**The problem:** Restate the full listing word for word and leave the pictures out.

───── Dataset rows

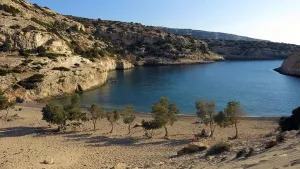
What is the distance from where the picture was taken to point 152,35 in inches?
6255

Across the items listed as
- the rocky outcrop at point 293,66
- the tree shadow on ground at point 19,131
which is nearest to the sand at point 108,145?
the tree shadow on ground at point 19,131

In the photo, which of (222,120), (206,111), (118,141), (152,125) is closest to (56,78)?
A: (118,141)

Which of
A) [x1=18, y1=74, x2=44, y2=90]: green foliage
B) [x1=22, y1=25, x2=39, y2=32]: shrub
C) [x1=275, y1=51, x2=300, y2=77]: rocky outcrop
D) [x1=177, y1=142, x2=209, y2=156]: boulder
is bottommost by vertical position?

──────────

**Solution to the problem:**
What is the distance from where the picture was taken to point 152,35 in inches?
6255

Across the items listed as
- the rocky outcrop at point 293,66
- the tree shadow on ground at point 19,131
which is nearest to the sand at point 108,145?
the tree shadow on ground at point 19,131

In the photo, which of (222,120), (206,111), (118,141), (152,125) is closest to (56,78)?
A: (118,141)

Which of
A) [x1=18, y1=74, x2=44, y2=90]: green foliage
B) [x1=22, y1=25, x2=39, y2=32]: shrub
C) [x1=275, y1=51, x2=300, y2=77]: rocky outcrop
D) [x1=177, y1=142, x2=209, y2=156]: boulder
is bottommost by vertical position?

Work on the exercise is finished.